Key conclusion: A non-specific or incomplete Phase 2 investigation can uncover contamination from an unidentified source which could be off-site.
The finding could permanently damage an owner’s property and open up all parties to significant legal liability. Poorly researched and implemented Phase 1 projects can often lead to poorly justified Phase 2’s.
Poor language in Phase 1 reports have been discussed previously in ERAS newsletters, Feb, 2008, Aug 2009, Sept 2011.
A Phase 2 investigation designed to randomly search for unknown contamination in unjustified locations can have disastrous results. All involved parties in a sale could be affected in the following ways:
- Detection of unknown contamination could lead to further recommendations for additional expensive investigation;
- Any detected chemical may require the consultant and owner to report a leak to a regulatory agency;
- The owner of the Property could end up with a disclosure problem that could render their Property no longer marketable;
- Contamination of the Property, even if minor, and possibly from off-site sources could entangle the owner in environmental regulatory requirements for expensive investigation and/or remediation.

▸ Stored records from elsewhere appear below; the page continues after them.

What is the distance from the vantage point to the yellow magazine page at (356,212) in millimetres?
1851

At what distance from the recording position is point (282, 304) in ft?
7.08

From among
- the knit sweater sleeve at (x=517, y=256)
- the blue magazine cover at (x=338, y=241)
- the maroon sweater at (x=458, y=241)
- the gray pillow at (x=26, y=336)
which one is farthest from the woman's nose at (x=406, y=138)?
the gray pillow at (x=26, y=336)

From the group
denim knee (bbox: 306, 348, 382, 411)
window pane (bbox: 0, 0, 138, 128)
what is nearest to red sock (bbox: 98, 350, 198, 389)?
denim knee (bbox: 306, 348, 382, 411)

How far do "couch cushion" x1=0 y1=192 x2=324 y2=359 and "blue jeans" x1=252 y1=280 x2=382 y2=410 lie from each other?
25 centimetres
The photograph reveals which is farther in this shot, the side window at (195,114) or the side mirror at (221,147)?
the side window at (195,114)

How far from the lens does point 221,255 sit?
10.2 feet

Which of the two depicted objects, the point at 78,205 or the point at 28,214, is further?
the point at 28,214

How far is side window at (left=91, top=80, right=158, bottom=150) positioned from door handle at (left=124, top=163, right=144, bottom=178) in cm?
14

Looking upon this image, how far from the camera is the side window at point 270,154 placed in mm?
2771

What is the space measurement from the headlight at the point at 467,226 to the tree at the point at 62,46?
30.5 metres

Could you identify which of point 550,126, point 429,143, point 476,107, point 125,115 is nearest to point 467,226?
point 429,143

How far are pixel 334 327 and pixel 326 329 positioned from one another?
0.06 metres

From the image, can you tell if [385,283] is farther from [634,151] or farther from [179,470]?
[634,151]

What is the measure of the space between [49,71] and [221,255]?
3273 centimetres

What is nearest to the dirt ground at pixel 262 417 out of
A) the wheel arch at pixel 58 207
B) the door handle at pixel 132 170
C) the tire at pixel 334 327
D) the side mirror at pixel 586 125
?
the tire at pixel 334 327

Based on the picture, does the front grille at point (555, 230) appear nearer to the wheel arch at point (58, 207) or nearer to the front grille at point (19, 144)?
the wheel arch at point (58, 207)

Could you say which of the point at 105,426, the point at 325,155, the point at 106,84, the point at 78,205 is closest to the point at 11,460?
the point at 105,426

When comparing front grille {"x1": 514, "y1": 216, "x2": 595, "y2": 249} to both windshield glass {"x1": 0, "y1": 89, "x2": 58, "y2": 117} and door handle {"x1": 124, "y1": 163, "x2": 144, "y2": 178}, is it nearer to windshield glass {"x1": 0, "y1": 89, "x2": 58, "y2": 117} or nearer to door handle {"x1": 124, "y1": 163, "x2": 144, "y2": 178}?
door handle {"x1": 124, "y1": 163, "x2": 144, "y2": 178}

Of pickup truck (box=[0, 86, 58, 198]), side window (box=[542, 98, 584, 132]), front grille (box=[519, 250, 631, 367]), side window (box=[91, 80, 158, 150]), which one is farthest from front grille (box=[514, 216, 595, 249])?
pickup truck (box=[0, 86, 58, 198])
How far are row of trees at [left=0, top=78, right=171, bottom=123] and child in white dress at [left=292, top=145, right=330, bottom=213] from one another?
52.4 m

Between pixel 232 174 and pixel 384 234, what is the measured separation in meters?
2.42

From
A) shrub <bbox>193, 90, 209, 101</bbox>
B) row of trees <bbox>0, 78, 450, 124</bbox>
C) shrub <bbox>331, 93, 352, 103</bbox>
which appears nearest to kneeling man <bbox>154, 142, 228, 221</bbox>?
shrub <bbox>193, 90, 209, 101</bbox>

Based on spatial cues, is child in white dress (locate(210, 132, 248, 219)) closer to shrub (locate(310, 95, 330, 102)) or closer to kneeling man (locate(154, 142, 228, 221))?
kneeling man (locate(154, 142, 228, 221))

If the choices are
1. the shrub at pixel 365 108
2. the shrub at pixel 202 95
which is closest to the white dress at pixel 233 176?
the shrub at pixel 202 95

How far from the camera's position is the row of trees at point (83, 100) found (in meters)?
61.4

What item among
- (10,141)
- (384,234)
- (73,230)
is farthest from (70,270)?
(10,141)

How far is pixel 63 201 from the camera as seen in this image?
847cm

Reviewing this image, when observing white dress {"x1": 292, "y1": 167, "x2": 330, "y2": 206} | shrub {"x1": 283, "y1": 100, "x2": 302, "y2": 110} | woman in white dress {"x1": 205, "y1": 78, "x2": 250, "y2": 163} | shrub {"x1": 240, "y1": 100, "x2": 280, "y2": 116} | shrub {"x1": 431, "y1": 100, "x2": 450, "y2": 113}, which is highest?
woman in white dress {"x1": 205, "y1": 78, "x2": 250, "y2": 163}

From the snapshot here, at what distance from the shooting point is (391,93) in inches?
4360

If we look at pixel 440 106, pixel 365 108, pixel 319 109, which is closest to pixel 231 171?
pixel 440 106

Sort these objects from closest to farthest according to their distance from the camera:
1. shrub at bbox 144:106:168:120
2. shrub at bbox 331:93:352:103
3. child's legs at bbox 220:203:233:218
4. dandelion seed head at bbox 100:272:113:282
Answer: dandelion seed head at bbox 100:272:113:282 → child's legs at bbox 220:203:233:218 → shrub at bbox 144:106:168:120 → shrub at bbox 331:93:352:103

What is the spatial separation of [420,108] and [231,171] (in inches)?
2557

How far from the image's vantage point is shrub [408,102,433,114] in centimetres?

Are bankers, brokers and buyers potentially responsible for destruction of an owner’s property value? Be very certain you know the objectives and potential effects of a P-2 investigation before setting the environmental consultant loose.
ERAS recommends that bankers, who require Phase 2 investigations, notify the parties involved they may not lend on a property if contamination is found.
All involved parties should insist their environmental consultant declare and identify the consequences of detection at the Property of any specific contaminant in the specific locations being investigated.